R can test all pairwise comparisons using the multcomp library. The simtest function provides p-values adjusted for dependence, by using a multivariate t-distribution. Tukey’s HSD also provides a way of dealing with correlations between tests.

Things get trickier with more than 2 treatments on one array, but these are uncommon anyway.

Additional variance components

Until now we have assumed that the model parameters are fixed, and only error is random. It’s possible to describe additional variance components for effects we are interested in as viewing as random variables.

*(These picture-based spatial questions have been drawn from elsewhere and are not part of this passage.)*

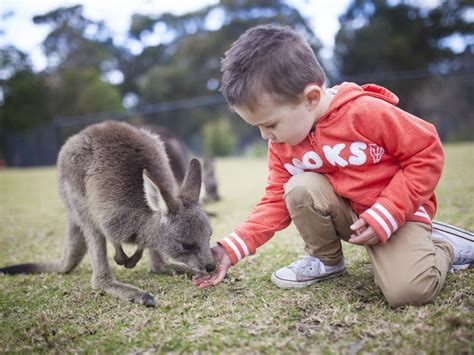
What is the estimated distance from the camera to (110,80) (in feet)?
87.1

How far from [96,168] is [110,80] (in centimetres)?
2557

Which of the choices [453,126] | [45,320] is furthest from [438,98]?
[45,320]

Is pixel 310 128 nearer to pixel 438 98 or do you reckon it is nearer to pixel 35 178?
pixel 35 178

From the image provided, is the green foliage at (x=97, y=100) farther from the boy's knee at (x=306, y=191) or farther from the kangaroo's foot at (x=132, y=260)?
the boy's knee at (x=306, y=191)

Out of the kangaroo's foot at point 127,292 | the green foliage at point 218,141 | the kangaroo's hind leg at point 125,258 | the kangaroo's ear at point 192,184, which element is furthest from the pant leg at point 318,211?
the green foliage at point 218,141

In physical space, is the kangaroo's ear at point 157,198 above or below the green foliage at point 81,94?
below

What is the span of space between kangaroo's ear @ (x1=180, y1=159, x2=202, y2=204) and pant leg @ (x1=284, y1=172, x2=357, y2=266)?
0.60 meters

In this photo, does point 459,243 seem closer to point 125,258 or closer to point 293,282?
point 293,282

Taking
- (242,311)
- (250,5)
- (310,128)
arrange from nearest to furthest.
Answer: (242,311)
(310,128)
(250,5)

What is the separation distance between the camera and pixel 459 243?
87.4 inches

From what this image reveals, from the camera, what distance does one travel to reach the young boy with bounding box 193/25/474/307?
1847 millimetres

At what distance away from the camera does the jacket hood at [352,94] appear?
2.00m

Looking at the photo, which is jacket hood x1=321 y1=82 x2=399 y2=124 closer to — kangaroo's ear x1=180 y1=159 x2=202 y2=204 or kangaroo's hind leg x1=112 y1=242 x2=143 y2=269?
kangaroo's ear x1=180 y1=159 x2=202 y2=204

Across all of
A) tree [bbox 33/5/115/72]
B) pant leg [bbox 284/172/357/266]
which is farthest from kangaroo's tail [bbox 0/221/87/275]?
tree [bbox 33/5/115/72]
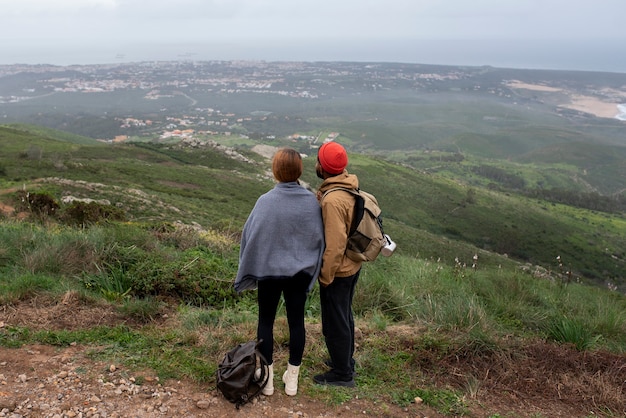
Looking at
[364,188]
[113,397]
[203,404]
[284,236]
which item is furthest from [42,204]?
[364,188]

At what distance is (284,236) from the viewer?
108 inches

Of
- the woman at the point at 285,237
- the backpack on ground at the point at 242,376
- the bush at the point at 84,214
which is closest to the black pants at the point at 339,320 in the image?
the woman at the point at 285,237

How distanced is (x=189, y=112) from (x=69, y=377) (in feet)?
581

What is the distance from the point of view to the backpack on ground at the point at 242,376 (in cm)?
278

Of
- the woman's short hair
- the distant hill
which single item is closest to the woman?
the woman's short hair

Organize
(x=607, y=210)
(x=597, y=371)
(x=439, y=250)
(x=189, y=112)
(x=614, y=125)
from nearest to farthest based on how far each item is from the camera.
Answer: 1. (x=597, y=371)
2. (x=439, y=250)
3. (x=607, y=210)
4. (x=189, y=112)
5. (x=614, y=125)

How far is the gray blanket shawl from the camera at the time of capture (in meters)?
2.72

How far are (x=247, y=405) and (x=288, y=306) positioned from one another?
0.76m

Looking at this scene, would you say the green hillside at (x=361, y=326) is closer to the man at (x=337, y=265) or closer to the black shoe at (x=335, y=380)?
the black shoe at (x=335, y=380)

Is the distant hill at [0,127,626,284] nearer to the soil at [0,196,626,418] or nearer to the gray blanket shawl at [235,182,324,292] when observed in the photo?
the soil at [0,196,626,418]

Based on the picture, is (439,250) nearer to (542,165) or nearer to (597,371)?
(597,371)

Mixed models is the field on statistics concerned with this.

In microarray analysis, we’re usually interested in modelling the array effect as random. Wolfinger et al (2001) were the first to suggest this, using a two stage model:

$Y_ijkl = \mu + A_i + T_j + AT_ij + \delta_ijkl$ . $\delta_ijkl = G_k + AG_ik + TG_jk + ATG_ijk + \epsilon_ijkl$ , where all array effects and interactions are considered to be normally distributed with mean 0 and appropriate variance.

In general, it’s probably more appropriate to use a random model, but it does make calculations more complicated. Has implications for experimental design, as there will be increased variance between contrasts not on the same array (eg. in a reference design).

IBD with random blocks

Possible to calculate intra- and inter-block estimates, which can be combined to give improved estimates.